I can’t say whether such concerns have had any measureable impact on the presence or absence of privative clauses, but I don’t know that I have to. Democratic accountability is probably rarely – if ever – a perfect mechanism; there are often numerous competing issues that affect voter behavior. Assuming – without deciding – that the foregoing reports at least render plausible the potential for democratic accountability, there are two further issues in my proposal that require sorting out.
In my original post, I suggested that the presence of a privative clause should trigger deference for certain questions of law (excluding Dunsmuir’s four correctness categories). This, however, assumes that all such clauses are the same, which of course is not the case: there are “weak” and “strong” privative clauses; there are clauses that require leave from a court subject to its discretion, and there are those that impose a test such as requiring the identification of a question of law of some importance (as was the case in Garneau, supra).
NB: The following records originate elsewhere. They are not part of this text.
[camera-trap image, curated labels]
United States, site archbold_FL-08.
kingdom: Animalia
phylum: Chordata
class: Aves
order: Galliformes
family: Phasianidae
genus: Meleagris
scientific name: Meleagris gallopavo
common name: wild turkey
I am inclined to think that such clauses should be interpreted in the normal way, with a view towards legislative intent (essentially Rothstein J.’s approach in Canada (Citizenship and Immigration) v. Khosa, 2009 SCC 12 (CanLII) beginning at para 69). Thus, clauses that impose an “important question of law” test would most likely trigger correctness (as suggested by the concurring judgments in Garneau). Bearing in mind Dunsmuir’s concern with both the legality and rationality of decision-making, I am also inclined to suggest that there should be a limit with respect to the extent to which privative clauses can preclude any review of administrative fact-finding whatsoever, but this proposal requires further thought.
The second issue, or challenge, would be to develop a normative framework to guide discussions, whether in the House of Commons or before a Parliamentary committee, about whether and in what form a privative clause may be appropriate in a given context. The structure of the administrative decision-maker, the nature of its workload, and the presence or absence of procedural safeguards in its decision-making are some of the factors that are likely to be useful here.
In the meantime and in conclusion, I am pleased to report that the federal government did recently introduce new environmental assessment legislation and it does not contain any privative clauses.